- TEXT EXCERPT -
BEGIN

For nodes with public IP, it is unclear whether they will use the other party's Announce address to ping back after the initial connection. If they do and will update the node's address based on this result, then these nodes will briefly stay in the list displayed as internal IPs before updating to public IP addresses. This way, when other nodes connect later, they can connect through their public IP addresses.
For nodes without public IP, the server node cannot connect by pinging the other party's Announce address, and can only connect through the internal IP of its own gateway, so they will remain in the list displayed as internal IPs. These nodes cannot be shared with other nodes.

Optimizing download speed#

If you want to read files through CID, you should first choose a faster gateway. Using the ipfs.io gateway to obtain files is the most reliable, but due to connection issues, the speed may be very slow.

If you want to send files through CID, you must ensure that the gateway used by the other party is in the connection list of the current file instance, so maintaining a list of fast gateways is very important. Adding these gateways to your Peering.Peers will greatly improve your file publishing speed.

Upgrading IPFS#

For major version upgrades, you need to use the fs-repo-migrations tool. Refer to the documentation for instructions; it's just two steps: back up the .ipfs directory and run the fs-repo-migrations command. Before this, you need to stop the IPFS service.

IPFS Desktop#

Install IPFS Desktop on Windows 10, which is installed by default in the user directory C:\Users\Milton\AppData\Local\Programs\IPFS Desktop. After installation, the program directory is 265MB.
The data directory is located at C:\Users\Milton.ipfs, with the same format and content as go-ipfs. There are two IPFS Desktop processes running in the background, and two ipfs processes, consuming about 500MB of memory in total.

The status window is actually a webview displaying the content of the webui.

The configuration only changes the water level to 50, 300, while everything else remains the same.

Resources can be accessed if they exist (cached) on directly connected nodes; otherwise, they cannot be accessed.

IPFS Private Network and Cluster#

Refer to https://labs.eleks.com/2019/03/ipfs-network-data-replication.html

Run IPFS as a service, with automatic startup on boot.

# Create service file
sudo vi /etc/systemd/system/ipfs.service
 
# File content
[Unit]
Description=IPFS Daemon
After=syslog.target network.target remote-fs.target nss-lookup.target
[Service]
Type=simple
ExecStart=/usr/local/bin/ipfs daemon --enable-namesys-pubsub
User=root
[Install]
WantedBy=multi-user.target
# End of file content
 
# Add service
sudo systemctl daemon-reload
sudo systemctl enable ipfs
sudo systemctl start ipfs
sudo systemctl status ipfs

Add IPFS Cluster as a service.

END

- RECORD EXCERPTS -
BEGIN

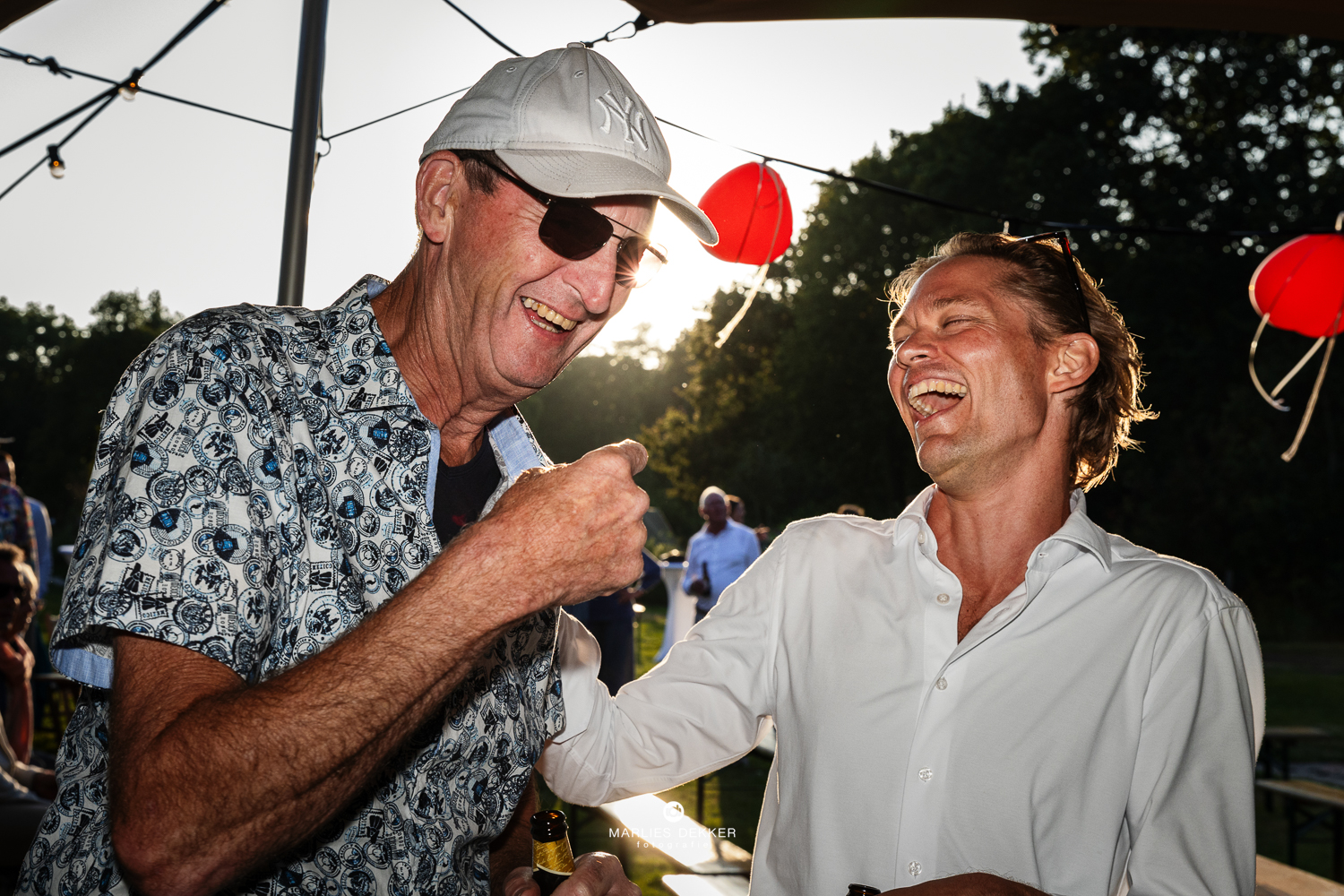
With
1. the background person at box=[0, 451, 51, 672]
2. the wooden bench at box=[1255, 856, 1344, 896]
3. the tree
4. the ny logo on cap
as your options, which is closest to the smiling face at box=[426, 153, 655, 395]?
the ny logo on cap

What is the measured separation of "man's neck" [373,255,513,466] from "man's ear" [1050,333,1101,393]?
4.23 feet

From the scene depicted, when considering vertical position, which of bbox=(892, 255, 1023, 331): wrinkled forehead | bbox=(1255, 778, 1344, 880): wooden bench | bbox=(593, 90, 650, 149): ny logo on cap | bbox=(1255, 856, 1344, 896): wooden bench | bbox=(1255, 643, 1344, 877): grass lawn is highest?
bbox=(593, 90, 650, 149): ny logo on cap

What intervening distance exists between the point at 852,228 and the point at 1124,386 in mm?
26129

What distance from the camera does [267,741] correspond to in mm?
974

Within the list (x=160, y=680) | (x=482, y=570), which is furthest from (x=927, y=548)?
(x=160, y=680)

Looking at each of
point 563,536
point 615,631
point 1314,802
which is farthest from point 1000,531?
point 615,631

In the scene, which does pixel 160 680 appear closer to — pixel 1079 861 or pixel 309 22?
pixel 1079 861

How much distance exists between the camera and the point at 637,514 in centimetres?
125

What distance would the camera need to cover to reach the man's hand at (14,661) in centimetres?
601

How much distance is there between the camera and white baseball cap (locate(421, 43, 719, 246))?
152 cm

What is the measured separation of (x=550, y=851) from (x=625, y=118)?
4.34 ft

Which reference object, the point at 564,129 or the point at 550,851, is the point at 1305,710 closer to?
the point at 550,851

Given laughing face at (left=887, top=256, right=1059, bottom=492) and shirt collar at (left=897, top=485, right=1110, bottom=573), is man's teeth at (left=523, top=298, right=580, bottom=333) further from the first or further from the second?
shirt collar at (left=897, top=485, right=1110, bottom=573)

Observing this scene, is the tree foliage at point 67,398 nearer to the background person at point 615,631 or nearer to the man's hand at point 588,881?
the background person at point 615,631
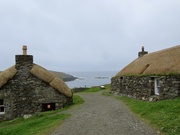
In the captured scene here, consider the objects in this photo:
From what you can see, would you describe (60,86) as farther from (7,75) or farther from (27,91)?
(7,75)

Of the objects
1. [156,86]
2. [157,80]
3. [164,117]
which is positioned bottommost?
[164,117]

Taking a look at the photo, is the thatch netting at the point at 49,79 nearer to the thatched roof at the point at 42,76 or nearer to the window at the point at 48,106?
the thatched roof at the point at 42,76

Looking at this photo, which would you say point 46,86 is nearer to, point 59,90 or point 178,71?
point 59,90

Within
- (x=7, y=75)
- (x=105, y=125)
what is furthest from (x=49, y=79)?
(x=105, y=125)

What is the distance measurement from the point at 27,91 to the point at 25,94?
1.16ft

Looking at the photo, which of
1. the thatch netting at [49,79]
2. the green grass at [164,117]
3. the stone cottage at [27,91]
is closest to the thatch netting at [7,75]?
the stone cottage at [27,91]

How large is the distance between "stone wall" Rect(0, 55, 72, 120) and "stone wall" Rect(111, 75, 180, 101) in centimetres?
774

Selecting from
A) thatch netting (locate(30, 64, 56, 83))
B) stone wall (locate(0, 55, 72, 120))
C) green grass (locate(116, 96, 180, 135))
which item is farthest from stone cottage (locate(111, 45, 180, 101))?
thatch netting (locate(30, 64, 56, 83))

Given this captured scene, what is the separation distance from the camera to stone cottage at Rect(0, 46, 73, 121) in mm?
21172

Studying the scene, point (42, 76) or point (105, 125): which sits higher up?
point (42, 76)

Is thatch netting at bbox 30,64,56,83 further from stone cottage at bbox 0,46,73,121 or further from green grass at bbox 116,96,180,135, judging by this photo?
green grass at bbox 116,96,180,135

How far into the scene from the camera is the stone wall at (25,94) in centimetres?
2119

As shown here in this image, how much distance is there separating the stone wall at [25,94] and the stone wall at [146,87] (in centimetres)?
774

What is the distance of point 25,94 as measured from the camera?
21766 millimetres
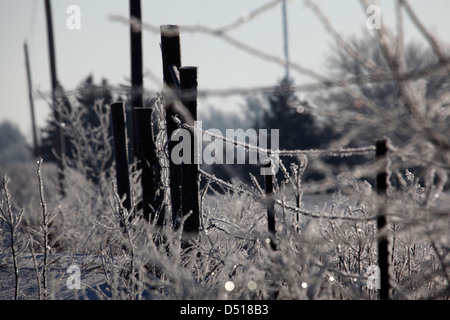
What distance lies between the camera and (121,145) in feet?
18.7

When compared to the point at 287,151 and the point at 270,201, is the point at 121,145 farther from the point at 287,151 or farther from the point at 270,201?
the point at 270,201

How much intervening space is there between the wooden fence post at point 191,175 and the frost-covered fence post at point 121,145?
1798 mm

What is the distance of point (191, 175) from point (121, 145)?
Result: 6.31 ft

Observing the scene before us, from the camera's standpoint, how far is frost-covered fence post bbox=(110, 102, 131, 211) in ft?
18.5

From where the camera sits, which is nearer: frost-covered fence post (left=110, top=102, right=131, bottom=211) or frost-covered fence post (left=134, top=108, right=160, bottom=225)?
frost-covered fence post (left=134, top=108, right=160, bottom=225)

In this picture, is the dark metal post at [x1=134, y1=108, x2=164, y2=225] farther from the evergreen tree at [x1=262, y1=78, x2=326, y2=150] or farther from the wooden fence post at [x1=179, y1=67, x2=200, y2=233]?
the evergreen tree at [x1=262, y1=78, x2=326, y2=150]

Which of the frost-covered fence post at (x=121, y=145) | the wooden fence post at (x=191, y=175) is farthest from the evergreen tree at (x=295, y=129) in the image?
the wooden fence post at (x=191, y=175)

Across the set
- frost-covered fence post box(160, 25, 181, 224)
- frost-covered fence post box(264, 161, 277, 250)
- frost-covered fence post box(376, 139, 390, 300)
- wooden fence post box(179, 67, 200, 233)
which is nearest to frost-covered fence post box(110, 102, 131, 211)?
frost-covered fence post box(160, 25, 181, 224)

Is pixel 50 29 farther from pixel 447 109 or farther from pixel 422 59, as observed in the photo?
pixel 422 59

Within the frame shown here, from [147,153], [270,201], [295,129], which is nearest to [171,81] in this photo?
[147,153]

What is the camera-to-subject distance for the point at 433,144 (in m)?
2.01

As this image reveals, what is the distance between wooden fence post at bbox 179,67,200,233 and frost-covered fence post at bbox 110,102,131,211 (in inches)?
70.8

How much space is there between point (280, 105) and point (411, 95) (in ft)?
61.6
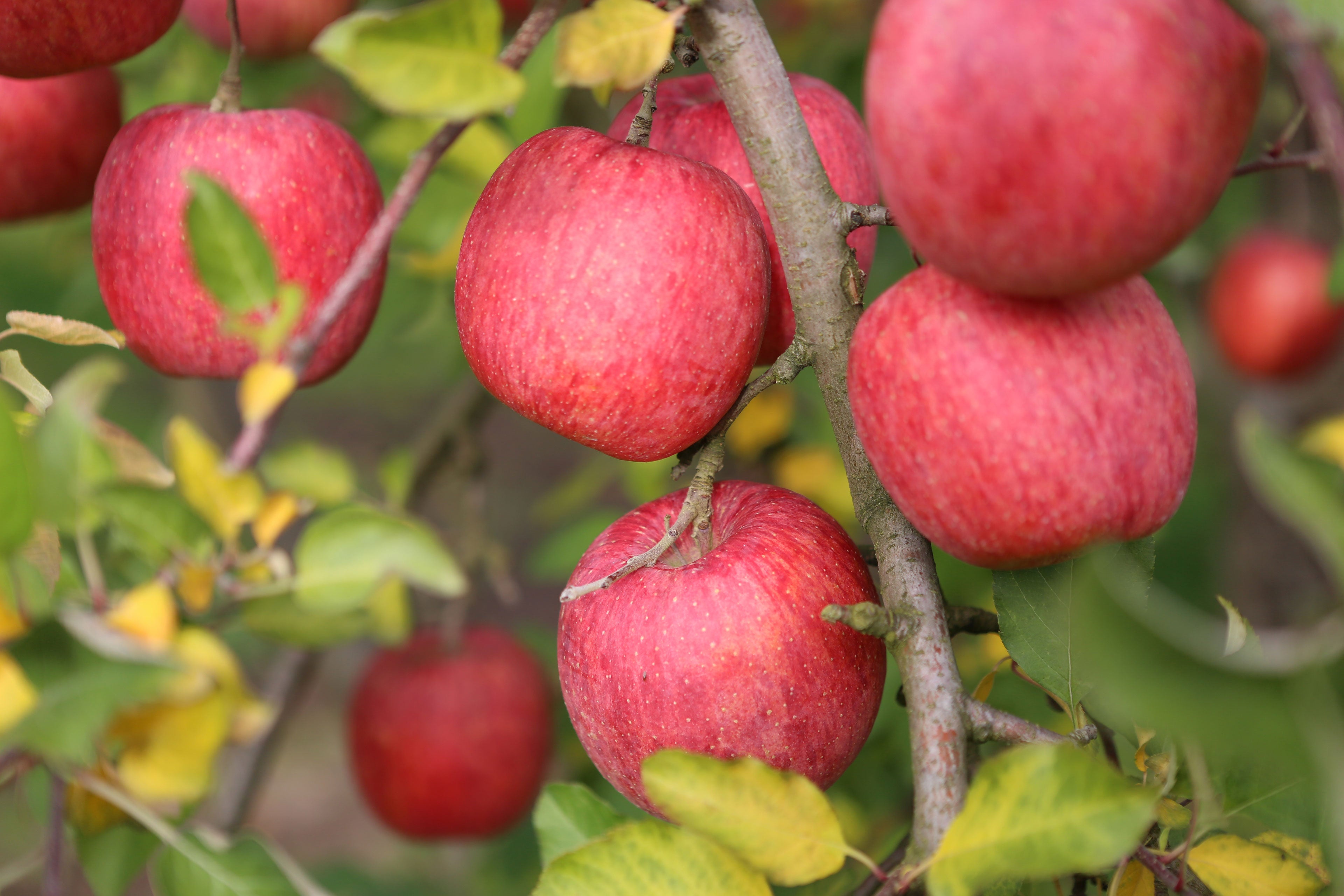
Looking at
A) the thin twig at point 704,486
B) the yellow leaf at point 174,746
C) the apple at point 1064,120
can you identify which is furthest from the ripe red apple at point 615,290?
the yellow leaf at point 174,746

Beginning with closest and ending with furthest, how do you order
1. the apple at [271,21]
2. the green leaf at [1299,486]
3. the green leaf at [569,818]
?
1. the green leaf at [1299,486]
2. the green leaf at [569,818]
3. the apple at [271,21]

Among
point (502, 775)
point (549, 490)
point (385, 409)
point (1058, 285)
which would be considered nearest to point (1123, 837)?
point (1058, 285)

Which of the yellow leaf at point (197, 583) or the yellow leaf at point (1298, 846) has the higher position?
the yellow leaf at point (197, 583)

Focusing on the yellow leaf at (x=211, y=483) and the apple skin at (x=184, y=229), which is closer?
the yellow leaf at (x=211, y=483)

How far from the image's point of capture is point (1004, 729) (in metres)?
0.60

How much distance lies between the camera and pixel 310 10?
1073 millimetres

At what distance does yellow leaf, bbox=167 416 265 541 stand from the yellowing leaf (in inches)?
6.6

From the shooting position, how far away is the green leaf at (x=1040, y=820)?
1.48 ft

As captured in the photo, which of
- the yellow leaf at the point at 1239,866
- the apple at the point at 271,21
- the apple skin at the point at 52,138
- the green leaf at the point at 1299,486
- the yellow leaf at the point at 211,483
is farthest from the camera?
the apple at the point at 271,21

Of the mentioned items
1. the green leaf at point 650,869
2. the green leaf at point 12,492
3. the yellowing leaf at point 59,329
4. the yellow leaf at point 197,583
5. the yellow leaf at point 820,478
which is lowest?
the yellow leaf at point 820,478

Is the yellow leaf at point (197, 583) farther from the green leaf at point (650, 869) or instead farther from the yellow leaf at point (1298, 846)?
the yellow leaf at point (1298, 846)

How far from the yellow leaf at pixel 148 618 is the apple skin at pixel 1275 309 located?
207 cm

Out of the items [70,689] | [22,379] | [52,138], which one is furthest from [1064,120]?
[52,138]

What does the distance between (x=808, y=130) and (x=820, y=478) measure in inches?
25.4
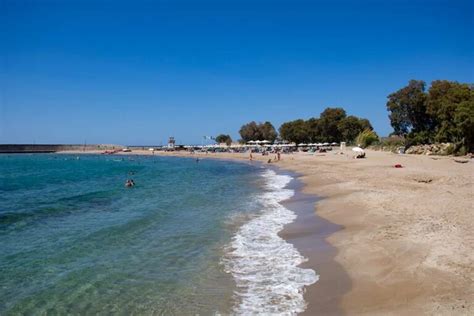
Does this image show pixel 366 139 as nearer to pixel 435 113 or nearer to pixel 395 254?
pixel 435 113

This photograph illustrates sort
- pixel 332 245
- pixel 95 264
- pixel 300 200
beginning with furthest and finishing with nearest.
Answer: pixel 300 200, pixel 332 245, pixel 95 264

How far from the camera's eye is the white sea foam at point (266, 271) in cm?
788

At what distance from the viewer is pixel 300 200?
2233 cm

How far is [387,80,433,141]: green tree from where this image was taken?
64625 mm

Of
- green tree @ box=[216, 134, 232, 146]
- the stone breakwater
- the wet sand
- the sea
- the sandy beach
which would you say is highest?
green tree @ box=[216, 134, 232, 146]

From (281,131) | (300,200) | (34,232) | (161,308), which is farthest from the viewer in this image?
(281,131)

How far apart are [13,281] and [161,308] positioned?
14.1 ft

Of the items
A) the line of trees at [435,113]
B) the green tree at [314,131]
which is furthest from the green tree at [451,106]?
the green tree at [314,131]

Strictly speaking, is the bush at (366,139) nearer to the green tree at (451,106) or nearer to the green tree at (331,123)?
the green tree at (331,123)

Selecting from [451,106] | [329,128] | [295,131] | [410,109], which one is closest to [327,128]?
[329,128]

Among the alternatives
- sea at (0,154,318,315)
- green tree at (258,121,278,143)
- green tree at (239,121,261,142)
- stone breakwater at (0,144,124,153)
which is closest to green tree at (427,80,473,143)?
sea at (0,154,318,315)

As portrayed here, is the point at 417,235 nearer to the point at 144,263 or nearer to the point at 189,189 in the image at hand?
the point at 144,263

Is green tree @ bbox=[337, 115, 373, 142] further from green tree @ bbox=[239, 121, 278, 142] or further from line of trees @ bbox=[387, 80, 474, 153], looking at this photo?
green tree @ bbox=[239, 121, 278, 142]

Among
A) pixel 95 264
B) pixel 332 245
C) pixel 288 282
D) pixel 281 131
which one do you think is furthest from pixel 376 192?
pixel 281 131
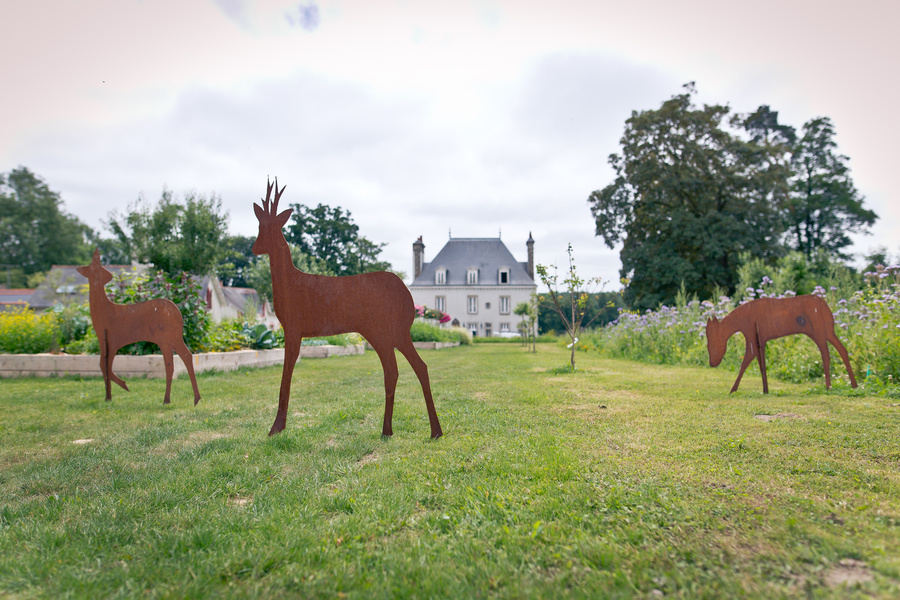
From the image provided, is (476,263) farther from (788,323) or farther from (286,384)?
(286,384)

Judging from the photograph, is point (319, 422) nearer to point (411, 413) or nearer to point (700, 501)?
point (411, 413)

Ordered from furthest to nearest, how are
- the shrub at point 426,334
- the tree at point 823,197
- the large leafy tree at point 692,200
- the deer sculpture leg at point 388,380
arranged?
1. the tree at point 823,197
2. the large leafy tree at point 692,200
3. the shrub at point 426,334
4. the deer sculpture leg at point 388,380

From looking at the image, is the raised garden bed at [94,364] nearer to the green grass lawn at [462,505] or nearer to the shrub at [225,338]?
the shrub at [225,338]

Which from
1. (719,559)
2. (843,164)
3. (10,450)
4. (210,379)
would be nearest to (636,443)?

END

- OBJECTIVE A -
Reproduce the part of the IPFS notes that opens with the words containing "For nodes without" and closes with "file publishing speed.".
- OBJECTIVE B -
Pull out each line of the records that contains the word "photograph".

- WRITTEN SOLUTION A -
For nodes without public IP, the server node cannot connect by pinging the other party's Announce address, and can only connect through the internal IP of its own gateway, so they will remain in the list displayed as internal IPs. These nodes cannot be shared with other nodes.

Optimizing download speed#

If you want to read files through CID, you should first choose a faster gateway. Using the ipfs.io gateway to obtain files is the most reliable, but due to connection issues, the speed may be very slow.

If you want to send files through CID, you must ensure that the gateway used by the other party is in the connection list of the current file instance, so maintaining a list of fast gateways is very important. Adding these gateways to your Peering.Peers will greatly improve your file publishing speed.

- WRITTEN SOLUTION B -
This photograph illustrates sort
Judging from the photograph, is point (319, 422) nearer to point (411, 413) or nearer to point (700, 501)?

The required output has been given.